With National running out of time, election result will be 'pretty close' to latest poll, says 1 NEWS reporter

October 9, 2020

The reporter gives his thoughts on the October 9, 1 NEWS Colmar-Brunton poll.

While 13 per cent of voters are still undecided on who'll get there vote, just over a week out from the election, 1 NEWS political reporter Benedict Collins reckons the result will be similar to the latest poll.

Last night's 1 NEWS Colmar Brunton poll shows a 15 per cent gap between Labour and the opposition National Party.

Jacinda Ardern's Labour was unmoved since last week's Colmar Brunton poll on 47 per cent, while National, running out of time before the October 17 election to make inroads, is down one point to 32 per cent.

On those numbers, Labour would be comfortably returned and would govern with existing partner the Greens, which polled six per cent.

"My sense is things are starting to settle now. I think probably what we saw in last night's poll will probably be pretty close to what we see next week in the election, it almost didn't change from our previous poll as well, " Collins said.

Labour remained steady on 47 per cent while National fell one per cent to 32.

But while 478,000 people have already voted - around 100,000 a day casting their vote - 13 per cent of voters remain undecided.

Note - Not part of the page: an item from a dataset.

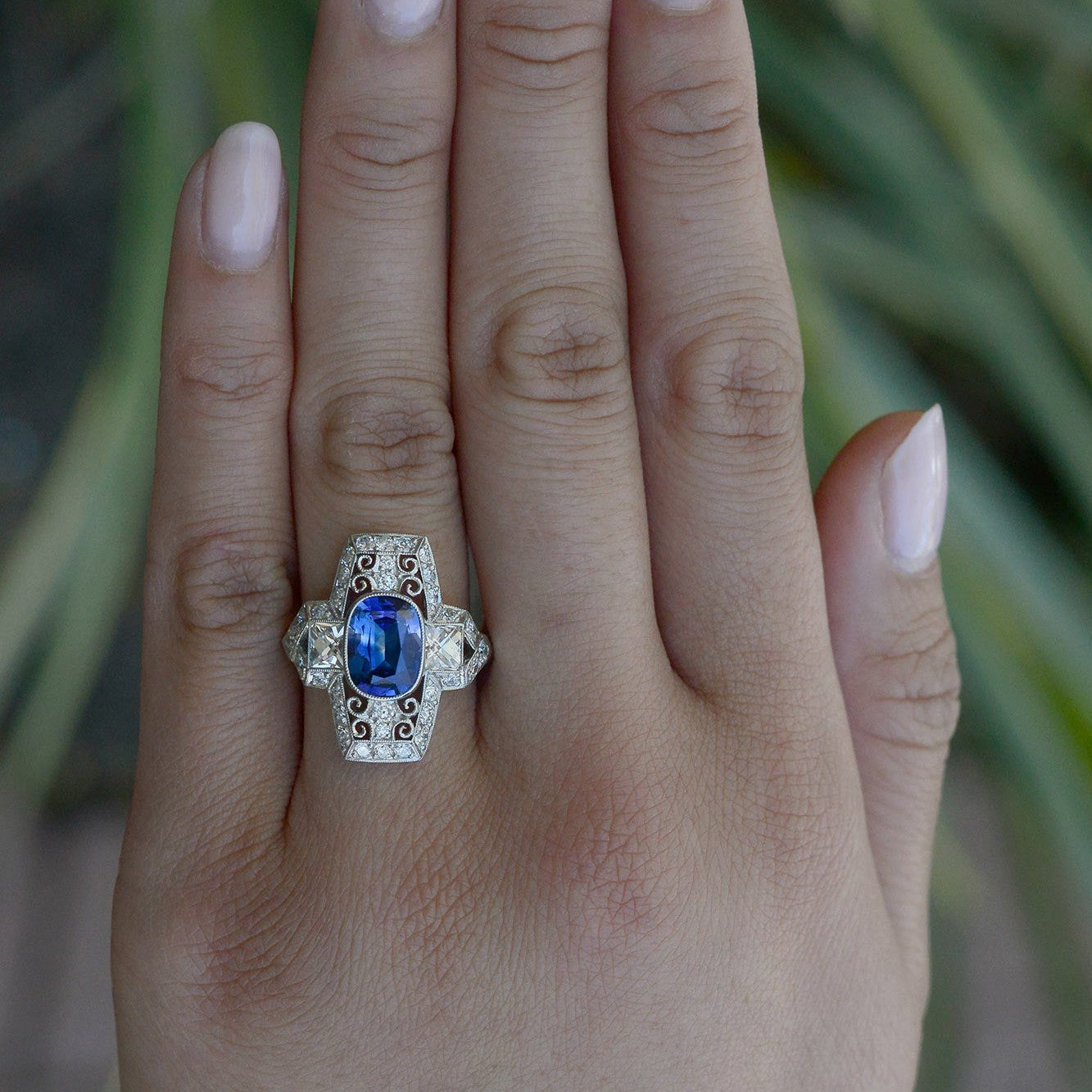 Belle Epoque Style Sapphire & Diamond Long Filigree Ring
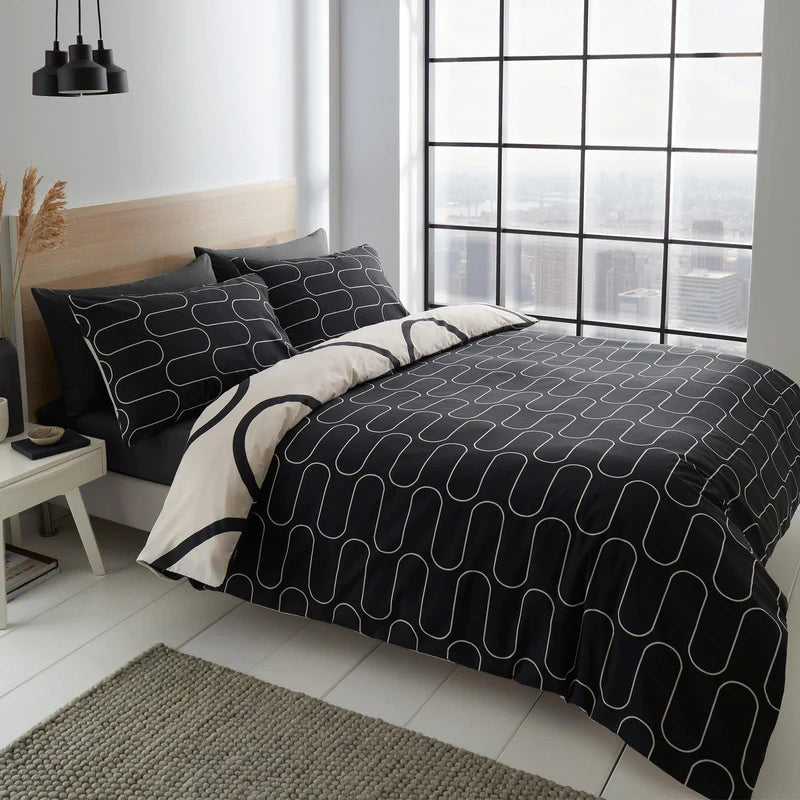 Linear Curve Geometric Black Duvet Cover Set by Catherine Lansfield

"At the last election there was a lot of talk about Donald Trump losing and they say a lot of those undecideds decided to go with Trump and it sort of swung him numerous seats," Collins told TVNZ1's Breakfast.

He said if voters spread out across parties the 13 per cent wouldn't make much difference, but if they all went with one party it could move those numbers around.

While ACT continues to poll strongly, David Seymour is struggling to remember all his potential MPs.

Meanwhile in the poll, ACT remained unchanged on eight per cent, Greens dropped one percentage point to six per cent, New Zealand First and The Opportunities Party (TOP) were both up one per cent to two per cent, and both the New Conservatives and Advance New Zealand were unchanged on on per cent.

Also last night, leaders of some of those smaller parties - the Greens, Māori Party, New Zealand First, ACT and Advance New Zealand - faced-off in TVNZ's multi-leaders debate, moderated by 1 NEWS political editor Jessica Mutch McKay.

"I thought it was interesting, I thought for me it moved at a good quick pace and I think they all got an even chance to get their views across," Collins said.

"I thought the Covid debate was really interesting because that's what everyone's talking about.

"You had that complete range of views, from David Seymour arguing we've got to get smarter, focus more on the technology, go more like Taiwan, and the Greens sort of saying 'well do you want the Government kind of tracking you everywhere you go because that's what you're suggesting?'.

"To the other end of the pile where Advance New Zealand were 'hey, throw the borders open, let's not worry about masks or social distancing or lockdowns'. As James Shaw put it to us after the debate, sort of a 'let it rip' kind of approach."

New Zealand First, The Green Party, ACT, Advance NZ and the Māori Party took part.